Unique, diverse, affordable
University Heights marketing video world premiere
Published: Sunday, October 28, 2012
Updated: Monday, November 5, 2012 20:11
On Wednesday, Oct. 24, the University Heights Collaborative (UHC) held a red carpet event at Allen Hall on UB’s South Campus to celebrate the release of a marketing video that promoted the Heights as “unique, diverse and affordable.”
UHC has a vision: “A University Heights neighborhood that is safe and has a vibrant business district utilizing and revitalizing walkability, diversity, affordable housing stock and green space where people desire to live.”
After the showing, some attendees mentioned concerns regarding the high crime rate and deteriorating homes in the area. These issues were not addressed in the video or in the speakers’ presentations.
“It has gone from being a safe, mostly single-family neighborhood to being a problem. There is crime everywhere, but people want to live where it’s safe. I hope it can only go up from here,” said Gregory Brown, who created the production script for the video along with his wife, Yvonne James-Brown. They are long-time Heights residents and UB alums, and they have seen the area morph over the last 30 years.
The video was funded by a grant from Independent Health, and two restaurants located in the Heights – Lake Effect Diner and The Steer – sponsored the promotional event. Key Bank sponsored the cocktail reception that followed the premiere.
Part one of the video consisted of a vignette created by students of the Buffalo Academy of the Visual and Performing Arts, which highlighted the historical Parkside Candy Shop, Linear Park and Minnesota Avenue as treasures of the University Heights neighborhood.
The Parkside Candy shop montage depicted the architectural and historical significance of its Main Street and Winspear Avenue location. Footage of graffiti on a tree and a few potted plants were depicted in the Linear Park section of the vignette and the “charm and wholesomeness” of Minnesota Avenue were detailed in the third section of the piece.
The second part of the showing upset some viewers, like Dan Ryan, UB’s director of off-campus relations.

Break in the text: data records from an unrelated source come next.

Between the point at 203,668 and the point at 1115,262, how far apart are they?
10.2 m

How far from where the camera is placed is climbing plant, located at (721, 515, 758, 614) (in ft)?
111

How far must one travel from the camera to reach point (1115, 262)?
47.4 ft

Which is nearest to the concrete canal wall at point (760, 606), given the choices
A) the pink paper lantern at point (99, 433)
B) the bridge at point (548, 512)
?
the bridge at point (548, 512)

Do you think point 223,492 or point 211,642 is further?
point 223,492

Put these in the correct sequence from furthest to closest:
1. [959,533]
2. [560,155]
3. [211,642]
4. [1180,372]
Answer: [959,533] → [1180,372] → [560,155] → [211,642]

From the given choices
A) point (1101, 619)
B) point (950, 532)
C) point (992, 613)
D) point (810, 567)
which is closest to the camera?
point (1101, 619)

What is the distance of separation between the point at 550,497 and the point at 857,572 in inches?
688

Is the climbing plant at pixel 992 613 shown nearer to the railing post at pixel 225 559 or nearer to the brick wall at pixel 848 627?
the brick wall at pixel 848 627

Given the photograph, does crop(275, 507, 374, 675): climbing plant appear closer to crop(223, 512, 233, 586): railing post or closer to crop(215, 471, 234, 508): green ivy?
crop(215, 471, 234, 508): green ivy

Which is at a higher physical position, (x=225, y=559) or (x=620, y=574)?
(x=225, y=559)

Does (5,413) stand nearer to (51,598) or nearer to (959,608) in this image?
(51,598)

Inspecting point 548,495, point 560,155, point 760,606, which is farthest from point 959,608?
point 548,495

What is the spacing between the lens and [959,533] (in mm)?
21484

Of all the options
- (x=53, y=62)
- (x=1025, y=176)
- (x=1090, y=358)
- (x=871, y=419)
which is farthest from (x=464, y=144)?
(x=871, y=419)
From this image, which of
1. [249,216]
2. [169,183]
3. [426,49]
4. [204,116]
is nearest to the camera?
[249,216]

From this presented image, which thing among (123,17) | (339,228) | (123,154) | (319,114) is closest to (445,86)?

He noted an illustrated map shown in the video “did not accurately represent the Heights area.” For example, some restaurants highlighted in the video are located on the far North side of Hertel Avenue, like La Dolce Vita – a stretch in the promotion of “walkability,” Ryan said.
The video described the Main Street and Bailey Avenue median as “a soothing ribbon of green space,” with a transit system that easily transports residents.
“The UHC serves as an umbrella organization which represents neighborhood watch groups and block clubs in the Heights community,” according to the press release issued by UHC.
The only block club mentioned in the video was the Heath Street block club.
Attendee Martha Meegan, a vocal member of the Montrose Avenue block club, said she was “disappointed that many of the other block clubs were not recognized for their work.”
She was upset her own block club and Merrimac Street block club, which have “also put in many volunteer hours and dollars into beautification and student outreach to try to attack neighborhood issues at a grassroots level,” went unrecognized in the video.
Meegan also expressed her frustration with inattentive landlords who neglect to comply with Buffalo city building codes.
Mickey Vertino, UHC’s media representative, plans to invite landlords to “a secret meeting” – no building inspectors or media allowed – in order to promote an open and non-judgmental discussion concerning property upkeep and maintaining good relationships with the single-family residents in the area.
“I hope this will be a positive step in continuing restoration of the Heights community,” Vertino said.
UB was represented at the premiere. Megan E. Toohey, director of State Relations, and Michael J. Pietkiewicz, assistant vice president for Government and Community Relations, are both from the president’s office. Linwood Roberts, neighborhood outreach coordinator from Community Relations, attended and spoke, as well. No police from UB or the City of Buffalo were present at the event.
“UB police are not really supposed to patrol the Heights area,” Roberts said. “That job is up to Buffalo City Police.”
UHC wants to “maintain and enhance the quality of life within the University Heights by working with residents, property owners, block clubs, UB staff and students, law enforcement, business owners and elected officials.” The group hopes to better the Heights and attract new homeowners to the area.